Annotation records
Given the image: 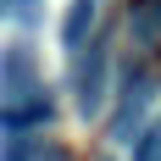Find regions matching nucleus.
Listing matches in <instances>:
<instances>
[{
    "label": "nucleus",
    "mask_w": 161,
    "mask_h": 161,
    "mask_svg": "<svg viewBox=\"0 0 161 161\" xmlns=\"http://www.w3.org/2000/svg\"><path fill=\"white\" fill-rule=\"evenodd\" d=\"M150 95H156V78L150 72H128L122 78V106L111 117V145H133L139 128H145V111H150Z\"/></svg>",
    "instance_id": "nucleus-1"
},
{
    "label": "nucleus",
    "mask_w": 161,
    "mask_h": 161,
    "mask_svg": "<svg viewBox=\"0 0 161 161\" xmlns=\"http://www.w3.org/2000/svg\"><path fill=\"white\" fill-rule=\"evenodd\" d=\"M50 117H56L50 89H28L22 100H0V133H28L39 122H50Z\"/></svg>",
    "instance_id": "nucleus-2"
},
{
    "label": "nucleus",
    "mask_w": 161,
    "mask_h": 161,
    "mask_svg": "<svg viewBox=\"0 0 161 161\" xmlns=\"http://www.w3.org/2000/svg\"><path fill=\"white\" fill-rule=\"evenodd\" d=\"M106 67H111V56L100 45H89V61H78V111L83 117L106 111Z\"/></svg>",
    "instance_id": "nucleus-3"
},
{
    "label": "nucleus",
    "mask_w": 161,
    "mask_h": 161,
    "mask_svg": "<svg viewBox=\"0 0 161 161\" xmlns=\"http://www.w3.org/2000/svg\"><path fill=\"white\" fill-rule=\"evenodd\" d=\"M28 89H39V83H33V50L11 45L0 56V100H22Z\"/></svg>",
    "instance_id": "nucleus-4"
},
{
    "label": "nucleus",
    "mask_w": 161,
    "mask_h": 161,
    "mask_svg": "<svg viewBox=\"0 0 161 161\" xmlns=\"http://www.w3.org/2000/svg\"><path fill=\"white\" fill-rule=\"evenodd\" d=\"M100 22V0H67V17H61V45L67 50H83L89 33Z\"/></svg>",
    "instance_id": "nucleus-5"
},
{
    "label": "nucleus",
    "mask_w": 161,
    "mask_h": 161,
    "mask_svg": "<svg viewBox=\"0 0 161 161\" xmlns=\"http://www.w3.org/2000/svg\"><path fill=\"white\" fill-rule=\"evenodd\" d=\"M128 33L139 39V45H161V0H133Z\"/></svg>",
    "instance_id": "nucleus-6"
},
{
    "label": "nucleus",
    "mask_w": 161,
    "mask_h": 161,
    "mask_svg": "<svg viewBox=\"0 0 161 161\" xmlns=\"http://www.w3.org/2000/svg\"><path fill=\"white\" fill-rule=\"evenodd\" d=\"M133 161H161V122H145L133 139Z\"/></svg>",
    "instance_id": "nucleus-7"
},
{
    "label": "nucleus",
    "mask_w": 161,
    "mask_h": 161,
    "mask_svg": "<svg viewBox=\"0 0 161 161\" xmlns=\"http://www.w3.org/2000/svg\"><path fill=\"white\" fill-rule=\"evenodd\" d=\"M0 161H39V145L28 133H11V139H0Z\"/></svg>",
    "instance_id": "nucleus-8"
},
{
    "label": "nucleus",
    "mask_w": 161,
    "mask_h": 161,
    "mask_svg": "<svg viewBox=\"0 0 161 161\" xmlns=\"http://www.w3.org/2000/svg\"><path fill=\"white\" fill-rule=\"evenodd\" d=\"M39 161H72V150H67V145H50V150H39Z\"/></svg>",
    "instance_id": "nucleus-9"
},
{
    "label": "nucleus",
    "mask_w": 161,
    "mask_h": 161,
    "mask_svg": "<svg viewBox=\"0 0 161 161\" xmlns=\"http://www.w3.org/2000/svg\"><path fill=\"white\" fill-rule=\"evenodd\" d=\"M11 6H17V11H28V6H33V0H11Z\"/></svg>",
    "instance_id": "nucleus-10"
}]
</instances>
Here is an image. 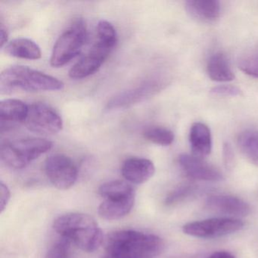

| EXERCISE INSTRUCTIONS |
In the listing above, how many lines contain the string "instances"? Case counts. Reply with the number alone.

| IN RESPONSE |
3